穏やかな顔を心配に曇らせるカイから、がくぽは微笑んで離れた。
「ん………」
ちゅっとカイのくちびるにキスすると、子供っぽく膨れて拗ねるイトの傍へ行く。
「んなに、んっ?!」
警戒して体を固められても構わず、がくぽはイトをぎゅっと抱きしめた。驚きにさらに強張った背をぽんぽんと叩いて、耳朶に笑い声を吹き込む。

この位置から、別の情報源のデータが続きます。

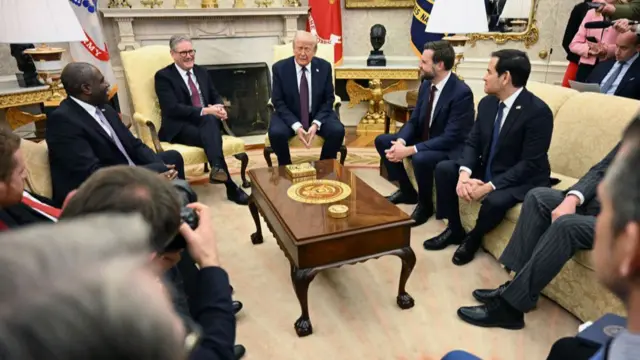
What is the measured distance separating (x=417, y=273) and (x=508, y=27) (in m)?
3.28

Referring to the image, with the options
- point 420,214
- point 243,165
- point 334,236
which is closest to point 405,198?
point 420,214

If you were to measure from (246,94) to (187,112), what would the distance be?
192 centimetres

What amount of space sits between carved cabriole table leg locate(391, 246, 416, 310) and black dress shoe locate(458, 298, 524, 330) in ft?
0.92

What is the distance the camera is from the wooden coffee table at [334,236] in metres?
1.91

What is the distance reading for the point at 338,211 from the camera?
2055 mm

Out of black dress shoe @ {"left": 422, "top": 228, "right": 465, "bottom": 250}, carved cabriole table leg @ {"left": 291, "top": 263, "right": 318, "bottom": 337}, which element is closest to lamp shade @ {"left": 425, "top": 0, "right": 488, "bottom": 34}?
black dress shoe @ {"left": 422, "top": 228, "right": 465, "bottom": 250}

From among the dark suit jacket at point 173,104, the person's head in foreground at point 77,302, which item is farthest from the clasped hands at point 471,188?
the person's head in foreground at point 77,302

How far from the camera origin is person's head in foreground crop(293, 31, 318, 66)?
3473 millimetres

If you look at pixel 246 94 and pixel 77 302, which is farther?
pixel 246 94

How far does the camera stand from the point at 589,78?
3209 mm

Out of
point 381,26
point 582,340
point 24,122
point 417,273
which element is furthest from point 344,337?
point 381,26

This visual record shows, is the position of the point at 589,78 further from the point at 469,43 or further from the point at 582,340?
the point at 582,340

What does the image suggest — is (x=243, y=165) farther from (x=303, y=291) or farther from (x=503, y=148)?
(x=503, y=148)

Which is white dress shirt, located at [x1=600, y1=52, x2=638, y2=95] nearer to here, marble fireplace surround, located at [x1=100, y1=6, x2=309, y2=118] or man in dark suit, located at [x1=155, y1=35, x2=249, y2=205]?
man in dark suit, located at [x1=155, y1=35, x2=249, y2=205]
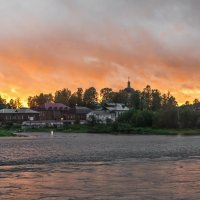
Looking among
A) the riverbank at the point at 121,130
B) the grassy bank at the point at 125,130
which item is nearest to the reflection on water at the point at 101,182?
the riverbank at the point at 121,130

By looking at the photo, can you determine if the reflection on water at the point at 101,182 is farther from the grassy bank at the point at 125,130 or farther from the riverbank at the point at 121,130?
the grassy bank at the point at 125,130

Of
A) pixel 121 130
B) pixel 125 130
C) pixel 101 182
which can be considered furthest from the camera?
pixel 121 130

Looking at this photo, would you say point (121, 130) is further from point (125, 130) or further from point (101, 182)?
point (101, 182)

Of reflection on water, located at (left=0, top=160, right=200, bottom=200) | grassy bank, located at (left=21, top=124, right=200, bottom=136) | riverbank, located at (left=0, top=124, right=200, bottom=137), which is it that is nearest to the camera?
reflection on water, located at (left=0, top=160, right=200, bottom=200)

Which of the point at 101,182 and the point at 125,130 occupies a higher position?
the point at 125,130

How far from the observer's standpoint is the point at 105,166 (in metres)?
36.5

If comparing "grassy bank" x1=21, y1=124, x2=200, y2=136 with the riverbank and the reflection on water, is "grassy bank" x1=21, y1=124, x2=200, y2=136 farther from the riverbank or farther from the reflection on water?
the reflection on water

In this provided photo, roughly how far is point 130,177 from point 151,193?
19.1 feet

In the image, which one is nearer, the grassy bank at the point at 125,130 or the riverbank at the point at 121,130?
the riverbank at the point at 121,130

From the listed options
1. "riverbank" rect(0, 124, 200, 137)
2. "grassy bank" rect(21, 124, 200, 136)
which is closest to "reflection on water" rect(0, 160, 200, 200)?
"riverbank" rect(0, 124, 200, 137)

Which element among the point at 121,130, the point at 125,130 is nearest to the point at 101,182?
the point at 125,130

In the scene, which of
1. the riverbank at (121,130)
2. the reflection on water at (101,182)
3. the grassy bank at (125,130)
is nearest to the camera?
the reflection on water at (101,182)

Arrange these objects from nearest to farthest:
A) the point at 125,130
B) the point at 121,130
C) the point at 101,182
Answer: the point at 101,182 → the point at 125,130 → the point at 121,130

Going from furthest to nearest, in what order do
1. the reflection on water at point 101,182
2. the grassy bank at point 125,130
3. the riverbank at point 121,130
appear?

「あまり、虐めないでくれ。カイはカイだから、いいのだ。そしてお主はお主だから、いい。………わかるか?」
「んー………」
笑い声だが、ずいぶん力ない。
顔は見えないものの、もしかしたらへこんだ、情けない表情をしているのかもしれないと、イトは考えた。
ちょっとした、お茶目だったというのに――
「よくわかんないけど、……いっちゃん、がくぽいぢめたの?」
「いぢめてない!遊んだだけっ!」
相方の問いに反省皆無で返しつつ、イトはがくぽにこてんと頭を凭せ掛けた。背中に腕を回し、あやすようにぽんぽんと、叩いてやる。
「もー、しょーがないなっ、神威がくぽはっ。甘えんぼで、さびしんぼの、困ったさんでっ。しかもがっちがちのイシアタマで、ウカツに遊べもしないのかっ」
腐しながら、声は甘くやわらかい。
がくぽの背中をぽんぽんとあやし叩きつつ、イトは笑った。
「イシアタマってか、意外にセンサイで、神経ほっそいんだよな、神威がくぽは。しょーがないから、おれが気を遣ってやる」
「んー。やっぱり、よくわかんない。でも、ごめんね、がくぽ?だいじょーぶ?」
どこまでも偉そうな相方に、カイのほうは苦笑しながらがくぽの背を撫でて、謝る。
がくぽは笑って顔を上げ、イトを抱きしめたまま、カイを振り返った。
「一寸した悪戯だ。かわいらしい、他愛もない――。もう、大丈夫だ」
「ん、そーなの?でも、ごめんね?」
「もーっっ」
笑うがくぽの頭を撫でつつ謝るカイに、イトはくるりと瞳を回した。
べっと舌を出してから、垂れるがくぽの髪を掴んで自分へと向かせると、ごつんと額を合わせる。
「った!」
「カイに謝らせるな、神威がくぽっ。おれが悪かったったら!ごめ、んっ」
仕方ないと謝罪をこぼそうとしたイトのくちびるを、がくぽは軽いキスで塞ぐ。
離れると体を反して座り、イトを傍らに置いて、カイを手招いた。
「おやつだろう?来い」
「ん、ぅんっ」
招かれて、カイは満面の笑みでがくぽの隣に座る。
がくぽを挟んで座ったカイとイトは乗り上がるほどに体を寄せると、がくぽのくちびるにちゅっちゅとキスをした。
「「いただきます」」
うっとりと見つめつつ言うカイとイトに、がくぽは苦笑し、二人の後頭部を撫でた。交互にちゅっちゅとキスを落としつつ、舌を伸ばしてくちびるを舐める。
「いただきます」
――がくぽの『挨拶』は、意味が変わってもおかしくない響きと熱を持っていた。